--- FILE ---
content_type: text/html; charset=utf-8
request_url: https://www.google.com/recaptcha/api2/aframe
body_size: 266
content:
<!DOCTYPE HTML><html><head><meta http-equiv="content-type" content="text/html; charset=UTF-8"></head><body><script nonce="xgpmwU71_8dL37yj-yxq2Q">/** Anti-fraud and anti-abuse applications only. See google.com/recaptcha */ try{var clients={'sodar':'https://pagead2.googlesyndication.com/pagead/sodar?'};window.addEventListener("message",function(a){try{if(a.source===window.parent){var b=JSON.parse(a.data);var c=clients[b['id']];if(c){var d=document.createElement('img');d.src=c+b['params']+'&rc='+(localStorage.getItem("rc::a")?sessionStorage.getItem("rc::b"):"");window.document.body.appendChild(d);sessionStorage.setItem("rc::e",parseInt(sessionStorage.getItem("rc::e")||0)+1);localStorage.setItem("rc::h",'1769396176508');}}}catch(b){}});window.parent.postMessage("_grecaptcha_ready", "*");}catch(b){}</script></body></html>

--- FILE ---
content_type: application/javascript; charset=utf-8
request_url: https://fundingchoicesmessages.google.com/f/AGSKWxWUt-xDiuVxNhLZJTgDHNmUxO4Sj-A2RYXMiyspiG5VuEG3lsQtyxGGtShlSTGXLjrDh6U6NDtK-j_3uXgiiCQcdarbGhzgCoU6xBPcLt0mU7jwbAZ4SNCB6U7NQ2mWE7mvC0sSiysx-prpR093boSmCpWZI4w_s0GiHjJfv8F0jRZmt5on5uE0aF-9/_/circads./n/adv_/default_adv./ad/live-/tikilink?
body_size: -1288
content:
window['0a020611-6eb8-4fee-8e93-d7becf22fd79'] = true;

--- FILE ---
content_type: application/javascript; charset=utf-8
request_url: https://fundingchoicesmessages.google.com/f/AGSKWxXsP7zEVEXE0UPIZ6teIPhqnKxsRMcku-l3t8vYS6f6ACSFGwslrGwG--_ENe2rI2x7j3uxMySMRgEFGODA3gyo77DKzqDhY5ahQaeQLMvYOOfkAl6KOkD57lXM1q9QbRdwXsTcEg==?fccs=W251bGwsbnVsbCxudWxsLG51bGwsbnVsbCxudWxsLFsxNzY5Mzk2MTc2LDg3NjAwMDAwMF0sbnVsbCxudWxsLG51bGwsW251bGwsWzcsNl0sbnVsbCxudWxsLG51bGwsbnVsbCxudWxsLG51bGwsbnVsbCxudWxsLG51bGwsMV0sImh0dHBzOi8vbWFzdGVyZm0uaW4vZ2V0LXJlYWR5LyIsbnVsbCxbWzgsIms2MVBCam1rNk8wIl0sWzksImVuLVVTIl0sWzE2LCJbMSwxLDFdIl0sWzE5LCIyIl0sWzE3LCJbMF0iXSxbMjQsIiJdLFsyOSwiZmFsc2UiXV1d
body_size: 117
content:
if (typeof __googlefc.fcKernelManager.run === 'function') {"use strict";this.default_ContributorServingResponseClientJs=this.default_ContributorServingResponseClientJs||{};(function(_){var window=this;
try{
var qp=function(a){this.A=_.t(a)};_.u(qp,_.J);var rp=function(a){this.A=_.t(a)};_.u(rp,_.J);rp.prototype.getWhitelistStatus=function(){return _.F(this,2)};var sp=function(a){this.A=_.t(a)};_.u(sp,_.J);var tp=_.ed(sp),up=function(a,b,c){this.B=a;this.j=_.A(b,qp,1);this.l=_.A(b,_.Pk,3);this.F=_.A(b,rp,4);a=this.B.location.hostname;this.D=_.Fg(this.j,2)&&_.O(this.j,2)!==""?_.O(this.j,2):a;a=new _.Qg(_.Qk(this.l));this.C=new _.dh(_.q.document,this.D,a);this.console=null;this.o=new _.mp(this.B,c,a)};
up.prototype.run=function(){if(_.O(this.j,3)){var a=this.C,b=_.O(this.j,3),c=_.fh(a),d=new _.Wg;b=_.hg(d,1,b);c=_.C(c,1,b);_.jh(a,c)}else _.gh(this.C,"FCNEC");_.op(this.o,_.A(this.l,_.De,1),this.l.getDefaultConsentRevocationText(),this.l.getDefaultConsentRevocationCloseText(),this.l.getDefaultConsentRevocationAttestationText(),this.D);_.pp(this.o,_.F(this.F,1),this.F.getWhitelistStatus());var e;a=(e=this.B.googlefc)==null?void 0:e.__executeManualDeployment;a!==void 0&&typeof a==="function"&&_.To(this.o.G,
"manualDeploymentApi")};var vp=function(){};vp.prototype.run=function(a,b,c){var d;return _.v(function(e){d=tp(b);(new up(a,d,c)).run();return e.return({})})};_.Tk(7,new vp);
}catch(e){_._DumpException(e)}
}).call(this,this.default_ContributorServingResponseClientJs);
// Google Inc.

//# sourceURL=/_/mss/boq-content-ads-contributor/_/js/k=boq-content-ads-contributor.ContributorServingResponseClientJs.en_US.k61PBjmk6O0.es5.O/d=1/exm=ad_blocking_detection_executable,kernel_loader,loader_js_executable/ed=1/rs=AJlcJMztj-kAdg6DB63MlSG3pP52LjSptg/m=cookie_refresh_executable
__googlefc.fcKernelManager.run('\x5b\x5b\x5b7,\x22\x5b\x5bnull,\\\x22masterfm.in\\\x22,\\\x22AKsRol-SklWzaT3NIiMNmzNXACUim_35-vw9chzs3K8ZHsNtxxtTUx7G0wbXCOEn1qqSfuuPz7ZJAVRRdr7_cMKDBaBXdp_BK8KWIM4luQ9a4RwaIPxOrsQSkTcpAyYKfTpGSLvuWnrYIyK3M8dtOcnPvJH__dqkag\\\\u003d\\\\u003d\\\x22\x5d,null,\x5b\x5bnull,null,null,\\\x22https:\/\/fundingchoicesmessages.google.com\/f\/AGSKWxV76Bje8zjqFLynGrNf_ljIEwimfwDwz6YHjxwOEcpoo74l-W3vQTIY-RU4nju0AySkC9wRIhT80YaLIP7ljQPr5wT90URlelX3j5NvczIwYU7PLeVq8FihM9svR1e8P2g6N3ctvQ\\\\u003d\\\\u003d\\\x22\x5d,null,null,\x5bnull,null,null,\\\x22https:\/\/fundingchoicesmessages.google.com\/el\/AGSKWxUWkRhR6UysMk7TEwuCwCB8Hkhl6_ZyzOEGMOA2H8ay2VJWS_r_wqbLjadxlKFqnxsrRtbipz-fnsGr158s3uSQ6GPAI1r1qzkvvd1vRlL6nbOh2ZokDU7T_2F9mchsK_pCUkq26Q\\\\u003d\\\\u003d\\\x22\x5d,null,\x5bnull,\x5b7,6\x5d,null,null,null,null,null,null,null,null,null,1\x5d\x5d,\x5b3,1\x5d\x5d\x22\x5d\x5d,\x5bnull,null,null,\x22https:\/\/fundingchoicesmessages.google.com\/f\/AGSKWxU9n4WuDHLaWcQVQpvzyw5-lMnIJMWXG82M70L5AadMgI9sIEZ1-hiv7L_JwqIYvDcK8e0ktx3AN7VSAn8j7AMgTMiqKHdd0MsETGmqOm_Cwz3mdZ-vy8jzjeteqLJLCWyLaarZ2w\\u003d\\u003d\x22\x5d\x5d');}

^^^^^^^^

In your answer, print every entry exactly as it appears.

--- FILE ---
content_type: text/html; charset=utf-8
request_url: https://www.google.com/recaptcha/api2/aframe
body_size: 266
content:
<!DOCTYPE HTML><html><head><meta http-equiv="content-type" content="text/html; charset=UTF-8"></head><body><script nonce="xgpmwU71_8dL37yj-yxq2Q">/** Anti-fraud and anti-abuse applications only. See google.com/recaptcha */ try{var clients={'sodar':'https://pagead2.googlesyndication.com/pagead/sodar?'};window.addEventListener("message",function(a){try{if(a.source===window.parent){var b=JSON.parse(a.data);var c=clients[b['id']];if(c){var d=document.createElement('img');d.src=c+b['params']+'&rc='+(localStorage.getItem("rc::a")?sessionStorage.getItem("rc::b"):"");window.document.body.appendChild(d);sessionStorage.setItem("rc::e",parseInt(sessionStorage.getItem("rc::e")||0)+1);localStorage.setItem("rc::h",'1769396176508');}}}catch(b){}});window.parent.postMessage("_grecaptcha_ready", "*");}catch(b){}</script></body></html>

--- FILE ---
content_type: application/javascript; charset=utf-8
request_url: https://fundingchoicesmessages.google.com/f/AGSKWxWUt-xDiuVxNhLZJTgDHNmUxO4Sj-A2RYXMiyspiG5VuEG3lsQtyxGGtShlSTGXLjrDh6U6NDtK-j_3uXgiiCQcdarbGhzgCoU6xBPcLt0mU7jwbAZ4SNCB6U7NQ2mWE7mvC0sSiysx-prpR093boSmCpWZI4w_s0GiHjJfv8F0jRZmt5on5uE0aF-9/_/circads./n/adv_/default_adv./ad/live-/tikilink?
body_size: -1288
content:
window['0a020611-6eb8-4fee-8e93-d7becf22fd79'] = true;

--- FILE ---
content_type: application/javascript; charset=utf-8
request_url: https://fundingchoicesmessages.google.com/f/AGSKWxXsP7zEVEXE0UPIZ6teIPhqnKxsRMcku-l3t8vYS6f6ACSFGwslrGwG--_ENe2rI2x7j3uxMySMRgEFGODA3gyo77DKzqDhY5ahQaeQLMvYOOfkAl6KOkD57lXM1q9QbRdwXsTcEg==?fccs=W251bGwsbnVsbCxudWxsLG51bGwsbnVsbCxudWxsLFsxNzY5Mzk2MTc2LDg3NjAwMDAwMF0sbnVsbCxudWxsLG51bGwsW251bGwsWzcsNl0sbnVsbCxudWxsLG51bGwsbnVsbCxudWxsLG51bGwsbnVsbCxudWxsLG51bGwsMV0sImh0dHBzOi8vbWFzdGVyZm0uaW4vZ2V0LXJlYWR5LyIsbnVsbCxbWzgsIms2MVBCam1rNk8wIl0sWzksImVuLVVTIl0sWzE2LCJbMSwxLDFdIl0sWzE5LCIyIl0sWzE3LCJbMF0iXSxbMjQsIiJdLFsyOSwiZmFsc2UiXV1d
body_size: 117
content:
if (typeof __googlefc.fcKernelManager.run === 'function') {"use strict";this.default_ContributorServingResponseClientJs=this.default_ContributorServingResponseClientJs||{};(function(_){var window=this;
try{
var qp=function(a){this.A=_.t(a)};_.u(qp,_.J);var rp=function(a){this.A=_.t(a)};_.u(rp,_.J);rp.prototype.getWhitelistStatus=function(){return _.F(this,2)};var sp=function(a){this.A=_.t(a)};_.u(sp,_.J);var tp=_.ed(sp),up=function(a,b,c){this.B=a;this.j=_.A(b,qp,1);this.l=_.A(b,_.Pk,3);this.F=_.A(b,rp,4);a=this.B.location.hostname;this.D=_.Fg(this.j,2)&&_.O(this.j,2)!==""?_.O(this.j,2):a;a=new _.Qg(_.Qk(this.l));this.C=new _.dh(_.q.document,this.D,a);this.console=null;this.o=new _.mp(this.B,c,a)};
up.prototype.run=function(){if(_.O(this.j,3)){var a=this.C,b=_.O(this.j,3),c=_.fh(a),d=new _.Wg;b=_.hg(d,1,b);c=_.C(c,1,b);_.jh(a,c)}else _.gh(this.C,"FCNEC");_.op(this.o,_.A(this.l,_.De,1),this.l.getDefaultConsentRevocationText(),this.l.getDefaultConsentRevocationCloseText(),this.l.getDefaultConsentRevocationAttestationText(),this.D);_.pp(this.o,_.F(this.F,1),this.F.getWhitelistStatus());var e;a=(e=this.B.googlefc)==null?void 0:e.__executeManualDeployment;a!==void 0&&typeof a==="function"&&_.To(this.o.G,
"manualDeploymentApi")};var vp=function(){};vp.prototype.run=function(a,b,c){var d;return _.v(function(e){d=tp(b);(new up(a,d,c)).run();return e.return({})})};_.Tk(7,new vp);
}catch(e){_._DumpException(e)}
}).call(this,this.default_ContributorServingResponseClientJs);
// Google Inc.

//# sourceURL=/_/mss/boq-content-ads-contributor/_/js/k=boq-content-ads-contributor.ContributorServingResponseClientJs.en_US.k61PBjmk6O0.es5.O/d=1/exm=ad_blocking_detection_executable,kernel_loader,loader_js_executable/ed=1/rs=AJlcJMztj-kAdg6DB63MlSG3pP52LjSptg/m=cookie_refresh_executable
__googlefc.fcKernelManager.run('\x5b\x5b\x5b7,\x22\x5b\x5bnull,\\\x22masterfm.in\\\x22,\\\x22AKsRol-SklWzaT3NIiMNmzNXACUim_35-vw9chzs3K8ZHsNtxxtTUx7G0wbXCOEn1qqSfuuPz7ZJAVRRdr7_cMKDBaBXdp_BK8KWIM4luQ9a4RwaIPxOrsQSkTcpAyYKfTpGSLvuWnrYIyK3M8dtOcnPvJH__dqkag\\\\u003d\\\\u003d\\\x22\x5d,null,\x5b\x5bnull,null,null,\\\x22https:\/\/fundingchoicesmessages.google.com\/f\/AGSKWxV76Bje8zjqFLynGrNf_ljIEwimfwDwz6YHjxwOEcpoo74l-W3vQTIY-RU4nju0AySkC9wRIhT80YaLIP7ljQPr5wT90URlelX3j5NvczIwYU7PLeVq8FihM9svR1e8P2g6N3ctvQ\\\\u003d\\\\u003d\\\x22\x5d,null,null,\x5bnull,null,null,\\\x22https:\/\/fundingchoicesmessages.google.com\/el\/AGSKWxUWkRhR6UysMk7TEwuCwCB8Hkhl6_ZyzOEGMOA2H8ay2VJWS_r_wqbLjadxlKFqnxsrRtbipz-fnsGr158s3uSQ6GPAI1r1qzkvvd1vRlL6nbOh2ZokDU7T_2F9mchsK_pCUkq26Q\\\\u003d\\\\u003d\\\x22\x5d,null,\x5bnull,\x5b7,6\x5d,null,null,null,null,null,null,null,null,null,1\x5d\x5d,\x5b3,1\x5d\x5d\x22\x5d\x5d,\x5bnull,null,null,\x22https:\/\/fundingchoicesmessages.google.com\/f\/AGSKWxU9n4WuDHLaWcQVQpvzyw5-lMnIJMWXG82M70L5AadMgI9sIEZ1-hiv7L_JwqIYvDcK8e0ktx3AN7VSAn8j7AMgTMiqKHdd0MsETGmqOm_Cwz3mdZ-vy8jzjeteqLJLCWyLaarZ2w\\u003d\\u003d\x22\x5d\x5d');}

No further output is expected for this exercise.